Aufgaben:
**1)** Übersetzen Sie den folgenden Satz aus dem Textauszug über den Wagenbach-Verlag ins Englische: „Rund um den Ludwigkirchplatz mit seinen noch kahlen Bäumen sitzen Menschen in Cafés vor ihren Torten, alte Damen führen ihre Hunde aus und Mütter ihre kleinen Kinder.“
**2)** Welchen Anlass hat der Hausbesuch beim Wagenbach-Verlag laut Textauszug? Erklären Sie ihn in ein bis drei Sätzen.

Textauszug:
════════════════════

Eine italienische Reise

Vom alternativen Kollektiv zum bürgerlichen Kaffeetisch: Vor 40 Jahren gründete Klaus Wagenbach seinen Verlag, mit dem er ein Stück linker Geschichte schrieb. Ein Hausbesuch zum Jubiläum

VON ANNE KRAUME

Ausgerechnet Wilmersdorf: Der Stadtteil strahlt eine irgendwie urbane Ruhe aus an diesem verfrühten Frühlingsnachmittag. Rund um den Ludwigkirchplatz mit seinen noch kahlen Bäumen sitzen Menschen in Cafés vor ihren Torten, alte Damen führen ihre Hunde aus und Mütter ihre kleinen Kinder. Um die Ecke bei Wagenbach in der Emser Straße fordert ein Schild im Treppenhaus auf, einzutreten, ohne vorher zu klingeln. Man versteht sich bei Wagenbach als „unabhängiger Verlag für wilde Leser“.

════════════════════

Datenauszüge:
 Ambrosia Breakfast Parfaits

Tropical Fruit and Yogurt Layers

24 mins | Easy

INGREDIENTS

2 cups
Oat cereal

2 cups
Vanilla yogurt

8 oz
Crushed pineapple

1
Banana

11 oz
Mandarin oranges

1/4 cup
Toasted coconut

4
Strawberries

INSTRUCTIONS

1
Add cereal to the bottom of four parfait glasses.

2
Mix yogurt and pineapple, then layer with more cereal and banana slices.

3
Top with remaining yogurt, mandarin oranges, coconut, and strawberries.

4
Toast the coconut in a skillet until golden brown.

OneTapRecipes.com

════════════════════

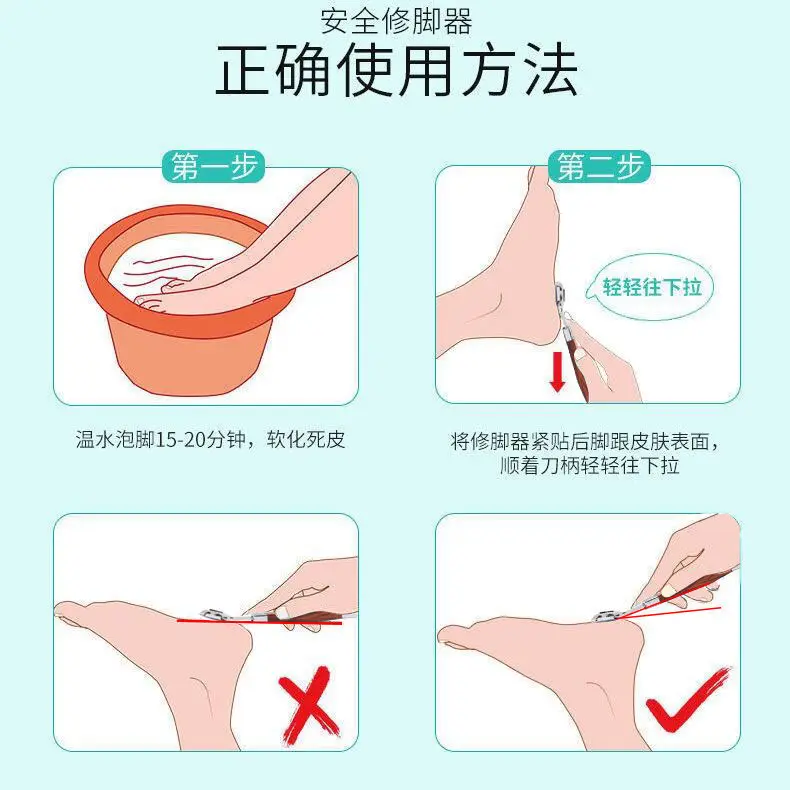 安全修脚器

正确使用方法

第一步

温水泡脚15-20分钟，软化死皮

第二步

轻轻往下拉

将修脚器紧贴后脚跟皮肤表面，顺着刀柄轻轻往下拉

════════════════════

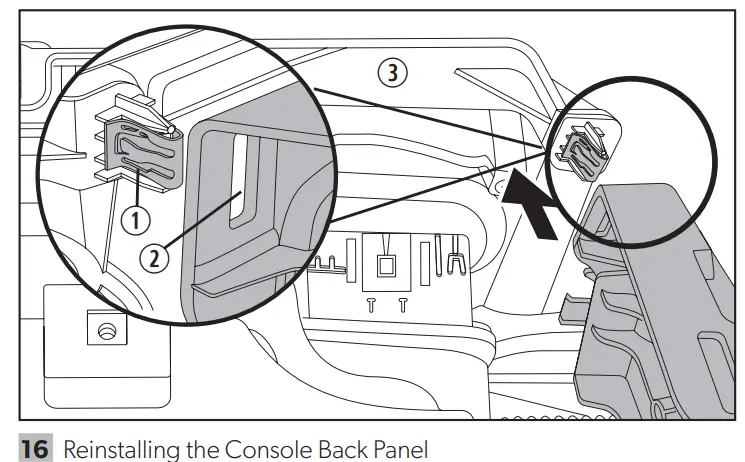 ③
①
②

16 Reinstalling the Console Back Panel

════════════════════

Schriftliche Antworten:
**1)** Around Ludwigkirchplatz with its still bare trees, people sit in cafés in front of their cakes, old ladies walk their dogs, and mothers their small children.

**2)** Der Hausbesuch findet zum Jubiläum des Verlags statt. Klaus Wagenbach hat seinen Verlag vor 40 Jahren gegründet.